◆ **Records of spatial reasoning questions**:
------------------------------------------------------------

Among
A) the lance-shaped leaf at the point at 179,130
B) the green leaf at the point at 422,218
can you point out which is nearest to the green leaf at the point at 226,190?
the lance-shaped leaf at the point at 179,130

------------------------------------------------------------

◆ **WRITTEN INSTRUCTION**: Update the entries above, replacing "green leaf" with "light green leaf" wherever it occurs and leaving everything else unchanged.

◆ **ANSWER TO THE PROBLEM**:
Among
A) the lance-shaped leaf at the point at 179,130
B) the light green leaf at the point at 422,218
can you point out which is nearest to the light green leaf at the point at 226,190?
the lance-shaped leaf at the point at 179,130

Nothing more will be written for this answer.